A lot of cutting, filing, and shaping later, here's the finished product. If you can get to this point in building the airplane, you should be able to make this part from raw stock with no problems, so I won't bore you with a detailed step-by-step.

I found that it was handy to have a variety of rotary files and scotchbrite wheels to chuck up in the drill press. And yes, you can cut all the notches on a small bandsaw if you plan carefully.

I will have to make finer adjustments later, but for now I just roughly bent the two most outboard tabs on each side to generally match the cowl shape. The easiest way to do this is to put it in a vise with padded jaws and wail on it with a rubber mallet.

The finished product clecoed in place, one of many trial-fittings it took to get to this point. You'll notice that I also trimmed down the side pieces that go below the bend at the upper longeron. I resisted the urge to put one more camloc down the side, since there needs to be a gap between the camloc strip and the side hinge in order to insert the hinge pin. Luckily I remembered now and not after finishing the top cowl!

Top cowl mounting strip

Sunday, June 13th, 2010

Wow, whatever I had really knocked me for a loop, but thanks to modern medicine I am mostly over it at last. Irregularly-scheduled blogging will now (sporadically) resume.

I pulled the forward top skin out of storage and clecoed it to the fuselage:

The cowl on my last airplane was attached with a combination of quarter-turn camlocs and piano hinge, instead of using hinges everywhere as the plans show. That seemed to work all right, so I've decided to use a similar setup on the current airplane project. The bottom cowl will be attached to the firewall with straight sections of piano hinge, and I'll use camlocs to attach the top cowl to the firewall and along the horizontal seam between the top and bottom cowl halves.

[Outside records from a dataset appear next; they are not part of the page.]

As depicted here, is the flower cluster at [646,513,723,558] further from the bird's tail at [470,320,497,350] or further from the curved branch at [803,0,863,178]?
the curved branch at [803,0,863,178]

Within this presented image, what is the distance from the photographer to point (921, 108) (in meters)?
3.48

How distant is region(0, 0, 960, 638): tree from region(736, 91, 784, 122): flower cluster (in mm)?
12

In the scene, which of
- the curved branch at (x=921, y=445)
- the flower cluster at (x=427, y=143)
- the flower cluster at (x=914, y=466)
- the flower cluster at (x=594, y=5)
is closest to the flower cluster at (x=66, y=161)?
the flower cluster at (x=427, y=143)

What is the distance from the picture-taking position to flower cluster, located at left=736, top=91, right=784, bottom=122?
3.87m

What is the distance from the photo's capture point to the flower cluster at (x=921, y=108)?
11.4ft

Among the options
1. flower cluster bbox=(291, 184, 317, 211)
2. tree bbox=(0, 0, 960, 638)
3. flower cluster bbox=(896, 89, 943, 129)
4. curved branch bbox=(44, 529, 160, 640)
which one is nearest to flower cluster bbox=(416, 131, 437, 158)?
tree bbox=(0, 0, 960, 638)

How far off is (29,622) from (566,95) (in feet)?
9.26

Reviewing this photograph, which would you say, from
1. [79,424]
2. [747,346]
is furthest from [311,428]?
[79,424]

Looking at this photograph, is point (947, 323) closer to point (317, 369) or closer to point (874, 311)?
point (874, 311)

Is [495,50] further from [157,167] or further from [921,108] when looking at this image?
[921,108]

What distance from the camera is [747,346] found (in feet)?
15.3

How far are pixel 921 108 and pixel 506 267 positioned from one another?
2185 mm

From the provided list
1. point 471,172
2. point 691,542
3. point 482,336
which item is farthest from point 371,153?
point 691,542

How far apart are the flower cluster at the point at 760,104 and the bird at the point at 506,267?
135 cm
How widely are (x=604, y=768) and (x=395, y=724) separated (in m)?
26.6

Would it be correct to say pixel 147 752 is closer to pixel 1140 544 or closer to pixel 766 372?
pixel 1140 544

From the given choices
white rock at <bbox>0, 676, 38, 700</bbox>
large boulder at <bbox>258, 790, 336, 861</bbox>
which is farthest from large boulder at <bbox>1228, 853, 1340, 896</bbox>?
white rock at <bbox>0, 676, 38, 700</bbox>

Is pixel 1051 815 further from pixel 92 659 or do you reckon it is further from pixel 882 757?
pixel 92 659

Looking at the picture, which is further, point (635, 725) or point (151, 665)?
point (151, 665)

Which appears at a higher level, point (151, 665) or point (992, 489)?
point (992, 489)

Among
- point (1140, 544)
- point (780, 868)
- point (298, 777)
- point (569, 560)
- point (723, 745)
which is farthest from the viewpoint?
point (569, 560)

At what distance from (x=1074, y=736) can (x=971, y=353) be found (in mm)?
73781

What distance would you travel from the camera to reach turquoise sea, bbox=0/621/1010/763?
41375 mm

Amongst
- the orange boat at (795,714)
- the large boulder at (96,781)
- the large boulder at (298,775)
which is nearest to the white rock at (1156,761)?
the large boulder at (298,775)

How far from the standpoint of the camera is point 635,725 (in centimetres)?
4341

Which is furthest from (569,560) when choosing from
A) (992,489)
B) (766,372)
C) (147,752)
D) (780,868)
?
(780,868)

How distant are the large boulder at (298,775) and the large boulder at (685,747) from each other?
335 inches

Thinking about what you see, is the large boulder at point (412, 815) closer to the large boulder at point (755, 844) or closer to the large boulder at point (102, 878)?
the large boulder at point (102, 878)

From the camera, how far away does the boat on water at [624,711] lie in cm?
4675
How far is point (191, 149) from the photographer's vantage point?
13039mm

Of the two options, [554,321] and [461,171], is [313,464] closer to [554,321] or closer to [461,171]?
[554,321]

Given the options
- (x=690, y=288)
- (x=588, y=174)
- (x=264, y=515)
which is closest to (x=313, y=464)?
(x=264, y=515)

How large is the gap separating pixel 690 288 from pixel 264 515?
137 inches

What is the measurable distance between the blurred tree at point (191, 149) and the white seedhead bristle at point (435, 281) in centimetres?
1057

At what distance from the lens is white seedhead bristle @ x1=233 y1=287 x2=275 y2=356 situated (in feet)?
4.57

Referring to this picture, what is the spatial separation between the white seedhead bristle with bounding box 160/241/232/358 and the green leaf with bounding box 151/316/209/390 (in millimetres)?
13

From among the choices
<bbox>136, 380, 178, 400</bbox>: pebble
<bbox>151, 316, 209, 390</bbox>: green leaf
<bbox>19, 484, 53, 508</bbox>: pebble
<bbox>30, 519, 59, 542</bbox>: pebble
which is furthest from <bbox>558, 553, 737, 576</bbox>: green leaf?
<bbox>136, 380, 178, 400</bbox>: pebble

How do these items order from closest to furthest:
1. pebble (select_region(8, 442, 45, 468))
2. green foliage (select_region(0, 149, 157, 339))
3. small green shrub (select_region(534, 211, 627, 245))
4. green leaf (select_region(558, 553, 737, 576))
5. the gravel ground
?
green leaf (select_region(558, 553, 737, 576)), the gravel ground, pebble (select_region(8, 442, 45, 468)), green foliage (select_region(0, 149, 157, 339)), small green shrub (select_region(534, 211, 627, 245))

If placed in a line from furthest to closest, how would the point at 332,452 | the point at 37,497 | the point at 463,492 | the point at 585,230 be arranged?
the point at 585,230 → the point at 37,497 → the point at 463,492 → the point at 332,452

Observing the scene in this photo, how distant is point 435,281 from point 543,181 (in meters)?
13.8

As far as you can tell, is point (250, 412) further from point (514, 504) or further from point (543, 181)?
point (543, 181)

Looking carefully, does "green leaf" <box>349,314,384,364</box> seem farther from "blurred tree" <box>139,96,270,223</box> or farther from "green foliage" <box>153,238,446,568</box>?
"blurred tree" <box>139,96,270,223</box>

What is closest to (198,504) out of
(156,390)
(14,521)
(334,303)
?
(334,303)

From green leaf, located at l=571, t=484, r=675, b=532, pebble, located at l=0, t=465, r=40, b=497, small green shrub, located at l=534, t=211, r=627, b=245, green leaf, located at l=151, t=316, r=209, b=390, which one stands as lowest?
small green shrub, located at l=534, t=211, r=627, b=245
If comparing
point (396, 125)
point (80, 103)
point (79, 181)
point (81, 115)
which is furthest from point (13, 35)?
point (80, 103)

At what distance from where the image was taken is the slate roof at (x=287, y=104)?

The camlocs need a metal backing strip attached to the fuselage, to which the camloc receptacles will be mounted. I cut a 3" strip off the end of a sheet of 0.062" alclad (gee, I really wish I had a big metal shear) and shaped it with hand pressure until it conformed to the curve of the firewall.

While clamping it carefully in place, I match drilled every other hole through the forward edge of the top skin and the firewall flange. If you plan it carefully, you can use a single piece with no compound curves that runs from a point just above the upper longeron all the way over to the corresponding spot on the opposite side of the firewall. Then you add small filler pieces below the firewall bend line, which I'll show in a bit.

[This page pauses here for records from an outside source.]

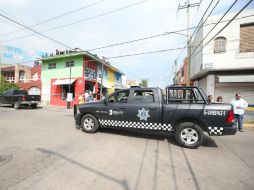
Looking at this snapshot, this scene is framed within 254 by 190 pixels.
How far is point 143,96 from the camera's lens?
21.3 ft

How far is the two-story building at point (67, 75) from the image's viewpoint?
2130 cm

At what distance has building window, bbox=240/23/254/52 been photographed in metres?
12.7

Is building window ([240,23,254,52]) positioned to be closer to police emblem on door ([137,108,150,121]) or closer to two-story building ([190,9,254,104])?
two-story building ([190,9,254,104])

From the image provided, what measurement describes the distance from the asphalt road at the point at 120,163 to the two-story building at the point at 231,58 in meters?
8.33

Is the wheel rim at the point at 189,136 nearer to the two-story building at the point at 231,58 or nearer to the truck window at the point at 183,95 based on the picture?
the truck window at the point at 183,95

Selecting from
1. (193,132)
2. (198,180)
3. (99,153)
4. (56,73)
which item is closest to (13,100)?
(56,73)

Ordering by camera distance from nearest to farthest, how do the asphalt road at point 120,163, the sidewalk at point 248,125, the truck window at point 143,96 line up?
the asphalt road at point 120,163, the truck window at point 143,96, the sidewalk at point 248,125

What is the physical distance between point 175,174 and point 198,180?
464 millimetres

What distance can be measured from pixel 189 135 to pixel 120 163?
2.64 m

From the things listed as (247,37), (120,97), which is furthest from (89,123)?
(247,37)

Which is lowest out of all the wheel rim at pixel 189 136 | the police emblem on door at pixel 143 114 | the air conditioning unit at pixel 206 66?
the wheel rim at pixel 189 136

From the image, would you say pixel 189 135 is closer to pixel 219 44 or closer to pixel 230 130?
pixel 230 130

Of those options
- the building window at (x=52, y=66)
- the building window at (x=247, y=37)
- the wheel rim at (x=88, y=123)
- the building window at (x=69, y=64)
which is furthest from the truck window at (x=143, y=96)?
the building window at (x=52, y=66)

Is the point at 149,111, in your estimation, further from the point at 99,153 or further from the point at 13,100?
the point at 13,100
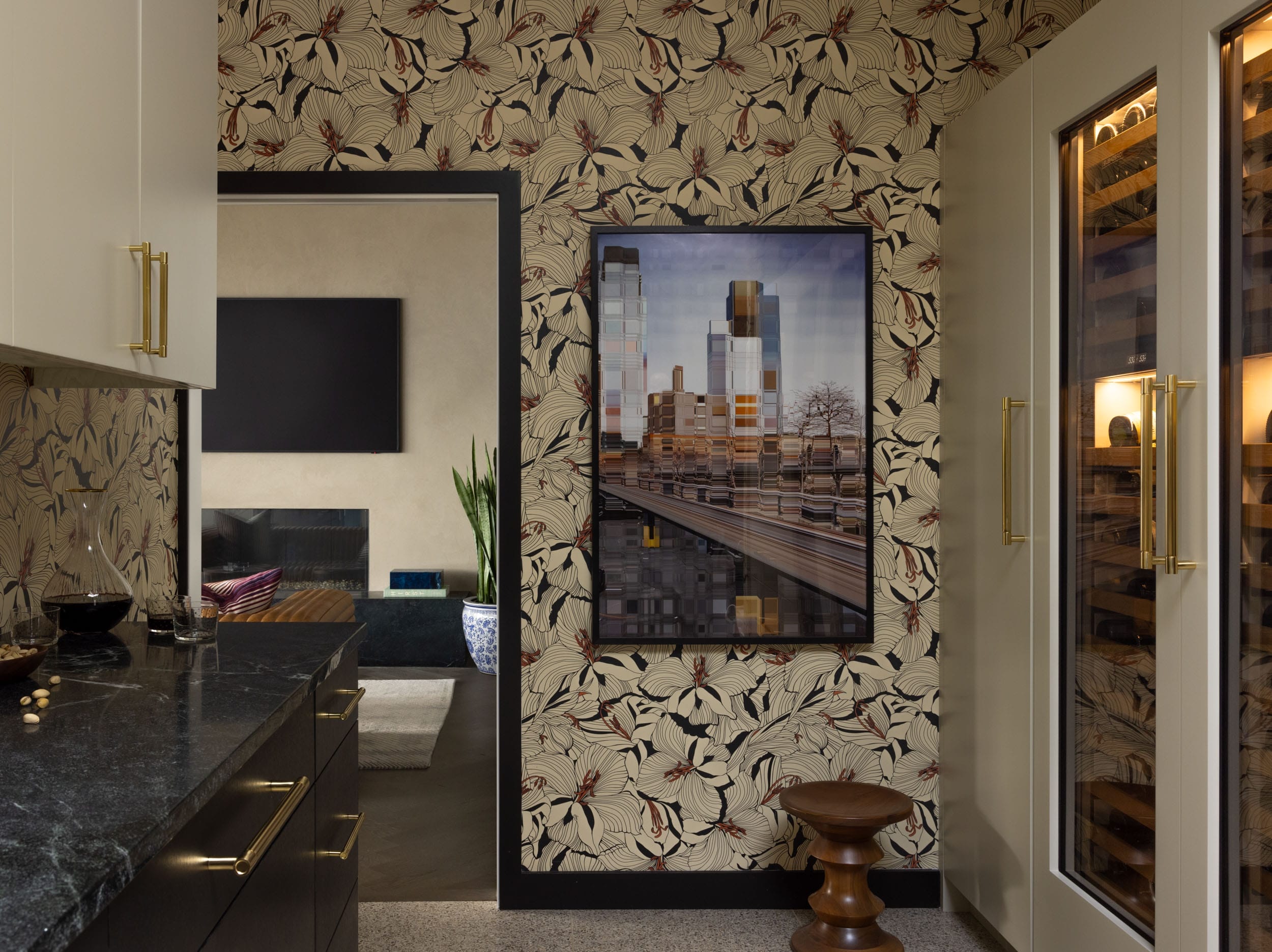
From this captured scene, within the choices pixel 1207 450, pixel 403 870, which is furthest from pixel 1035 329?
pixel 403 870

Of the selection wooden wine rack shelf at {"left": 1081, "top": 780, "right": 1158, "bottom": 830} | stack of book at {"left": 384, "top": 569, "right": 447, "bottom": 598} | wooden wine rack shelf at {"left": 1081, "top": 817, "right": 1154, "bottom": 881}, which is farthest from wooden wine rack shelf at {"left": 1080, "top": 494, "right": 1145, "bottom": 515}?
stack of book at {"left": 384, "top": 569, "right": 447, "bottom": 598}

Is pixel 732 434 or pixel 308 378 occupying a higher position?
pixel 308 378

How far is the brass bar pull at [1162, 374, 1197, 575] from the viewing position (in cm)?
161

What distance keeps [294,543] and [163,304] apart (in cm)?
451

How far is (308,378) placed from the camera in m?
5.64

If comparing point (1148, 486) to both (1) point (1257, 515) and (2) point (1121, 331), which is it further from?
(2) point (1121, 331)

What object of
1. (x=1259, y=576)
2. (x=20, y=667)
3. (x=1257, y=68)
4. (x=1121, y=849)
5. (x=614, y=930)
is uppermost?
(x=1257, y=68)

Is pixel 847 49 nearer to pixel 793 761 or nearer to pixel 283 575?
pixel 793 761

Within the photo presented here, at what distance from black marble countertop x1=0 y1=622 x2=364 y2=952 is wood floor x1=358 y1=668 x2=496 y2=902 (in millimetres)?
1247

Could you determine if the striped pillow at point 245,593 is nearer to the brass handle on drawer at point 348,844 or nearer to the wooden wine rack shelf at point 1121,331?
the brass handle on drawer at point 348,844

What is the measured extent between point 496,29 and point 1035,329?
173 cm

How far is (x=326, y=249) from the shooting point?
224 inches

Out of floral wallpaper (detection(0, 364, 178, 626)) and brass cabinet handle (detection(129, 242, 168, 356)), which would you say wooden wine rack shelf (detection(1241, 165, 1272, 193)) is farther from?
floral wallpaper (detection(0, 364, 178, 626))

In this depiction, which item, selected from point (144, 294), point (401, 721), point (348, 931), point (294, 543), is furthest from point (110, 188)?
point (294, 543)
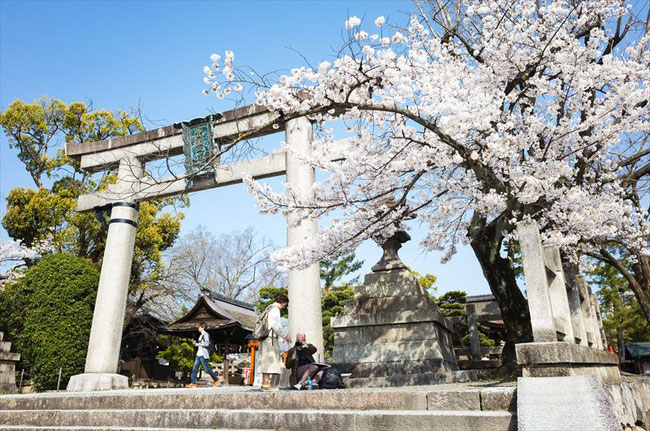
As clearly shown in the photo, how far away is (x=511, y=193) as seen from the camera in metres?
5.52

To mark a trim line a fixed distance forward of the firewall flange, I drilled a 1/16" hole at a suitable location in a piece of scrap aluminum, stuck a pen through it, and dragged it along the mounting strip. Simple.

Lots of cutting and filing later, I had the mounting strip trimmed down to size.

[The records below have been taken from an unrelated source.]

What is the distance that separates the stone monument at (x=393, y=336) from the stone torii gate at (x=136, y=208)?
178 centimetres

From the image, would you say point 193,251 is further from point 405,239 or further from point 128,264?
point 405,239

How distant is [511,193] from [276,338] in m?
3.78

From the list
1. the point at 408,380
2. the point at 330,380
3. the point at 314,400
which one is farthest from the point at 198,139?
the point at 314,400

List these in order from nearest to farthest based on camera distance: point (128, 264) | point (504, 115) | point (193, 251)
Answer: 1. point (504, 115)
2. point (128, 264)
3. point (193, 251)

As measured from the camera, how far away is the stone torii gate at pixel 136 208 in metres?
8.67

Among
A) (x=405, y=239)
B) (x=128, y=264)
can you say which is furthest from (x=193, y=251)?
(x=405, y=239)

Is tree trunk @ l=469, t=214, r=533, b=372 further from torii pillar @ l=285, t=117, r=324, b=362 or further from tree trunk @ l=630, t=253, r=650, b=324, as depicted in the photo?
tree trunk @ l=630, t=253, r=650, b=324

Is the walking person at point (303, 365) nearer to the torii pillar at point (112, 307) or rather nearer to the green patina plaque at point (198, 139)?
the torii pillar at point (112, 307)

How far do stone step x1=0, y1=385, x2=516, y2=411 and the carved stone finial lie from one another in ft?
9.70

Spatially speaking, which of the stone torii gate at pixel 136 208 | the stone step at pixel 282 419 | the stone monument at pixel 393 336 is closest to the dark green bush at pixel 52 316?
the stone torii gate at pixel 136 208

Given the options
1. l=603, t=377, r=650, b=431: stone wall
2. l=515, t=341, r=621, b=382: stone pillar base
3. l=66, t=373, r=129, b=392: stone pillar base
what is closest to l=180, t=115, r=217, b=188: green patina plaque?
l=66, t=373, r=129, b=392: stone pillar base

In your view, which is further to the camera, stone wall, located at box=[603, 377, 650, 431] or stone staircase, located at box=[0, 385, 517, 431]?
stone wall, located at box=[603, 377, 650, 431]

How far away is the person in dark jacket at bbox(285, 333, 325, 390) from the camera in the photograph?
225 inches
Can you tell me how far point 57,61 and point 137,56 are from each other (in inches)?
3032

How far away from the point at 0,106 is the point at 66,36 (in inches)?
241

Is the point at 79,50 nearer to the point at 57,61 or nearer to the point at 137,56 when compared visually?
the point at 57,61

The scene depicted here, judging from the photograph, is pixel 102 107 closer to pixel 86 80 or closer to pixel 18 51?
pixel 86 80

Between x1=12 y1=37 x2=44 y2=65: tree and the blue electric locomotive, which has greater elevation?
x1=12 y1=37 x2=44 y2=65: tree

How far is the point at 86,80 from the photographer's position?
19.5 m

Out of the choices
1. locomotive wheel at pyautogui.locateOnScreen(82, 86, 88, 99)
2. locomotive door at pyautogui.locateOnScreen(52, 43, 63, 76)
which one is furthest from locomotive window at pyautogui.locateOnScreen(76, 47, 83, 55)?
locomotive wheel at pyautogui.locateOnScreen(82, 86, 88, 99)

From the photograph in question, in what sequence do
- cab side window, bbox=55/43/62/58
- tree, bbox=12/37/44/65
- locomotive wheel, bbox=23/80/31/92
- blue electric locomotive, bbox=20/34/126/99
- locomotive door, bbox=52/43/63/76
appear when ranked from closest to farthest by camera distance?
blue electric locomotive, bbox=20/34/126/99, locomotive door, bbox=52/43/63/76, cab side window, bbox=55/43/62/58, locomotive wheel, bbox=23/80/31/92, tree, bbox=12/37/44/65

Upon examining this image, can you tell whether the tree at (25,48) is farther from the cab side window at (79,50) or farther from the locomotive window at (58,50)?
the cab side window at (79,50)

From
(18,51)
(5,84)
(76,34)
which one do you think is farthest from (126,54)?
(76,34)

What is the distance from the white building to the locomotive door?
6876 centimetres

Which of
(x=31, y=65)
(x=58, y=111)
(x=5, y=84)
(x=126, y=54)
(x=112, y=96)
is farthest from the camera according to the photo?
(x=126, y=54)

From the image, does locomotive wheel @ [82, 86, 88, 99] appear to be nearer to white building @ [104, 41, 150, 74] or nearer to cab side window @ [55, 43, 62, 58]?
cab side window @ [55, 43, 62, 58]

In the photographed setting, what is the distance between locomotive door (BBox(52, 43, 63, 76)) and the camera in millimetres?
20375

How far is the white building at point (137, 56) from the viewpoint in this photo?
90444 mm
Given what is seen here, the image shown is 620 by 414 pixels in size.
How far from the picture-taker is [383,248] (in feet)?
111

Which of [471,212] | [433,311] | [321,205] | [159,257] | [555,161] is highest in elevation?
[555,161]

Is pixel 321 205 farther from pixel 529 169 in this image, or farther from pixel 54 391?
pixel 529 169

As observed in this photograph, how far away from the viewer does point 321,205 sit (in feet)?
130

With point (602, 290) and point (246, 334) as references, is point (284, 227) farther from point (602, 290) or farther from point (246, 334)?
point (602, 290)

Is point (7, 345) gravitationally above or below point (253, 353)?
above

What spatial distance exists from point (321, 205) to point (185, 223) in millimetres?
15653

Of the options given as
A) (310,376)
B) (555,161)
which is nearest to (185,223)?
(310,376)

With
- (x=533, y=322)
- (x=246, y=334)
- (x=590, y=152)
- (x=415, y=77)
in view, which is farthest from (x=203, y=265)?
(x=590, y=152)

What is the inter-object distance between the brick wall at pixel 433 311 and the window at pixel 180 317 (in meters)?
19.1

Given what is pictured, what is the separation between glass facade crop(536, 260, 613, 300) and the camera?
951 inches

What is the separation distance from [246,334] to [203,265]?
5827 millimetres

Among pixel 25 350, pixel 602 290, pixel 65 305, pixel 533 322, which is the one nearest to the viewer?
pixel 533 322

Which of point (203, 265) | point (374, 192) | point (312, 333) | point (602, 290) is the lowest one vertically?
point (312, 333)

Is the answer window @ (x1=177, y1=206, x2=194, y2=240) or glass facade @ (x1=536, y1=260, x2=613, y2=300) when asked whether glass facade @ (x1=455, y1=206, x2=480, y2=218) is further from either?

It's hard to see here, but I've now marked and drilled #40 pilot holes where the camlocs will eventually go. You can also see one of the extra filler pieces that brings the line of fasteners all the way down to the horizontal cowl seam.

The instructions recommend a maximum spacing of 3.5"-4" between adjacent camlocs; however, since I remember seeing the cowl "pillowing" between fasteners at high speed on my last airplane, I decided to reduce the spacing to 3 1/8". That also helped keep the hole pattern away from the split between the main piece and the two smaller pieces.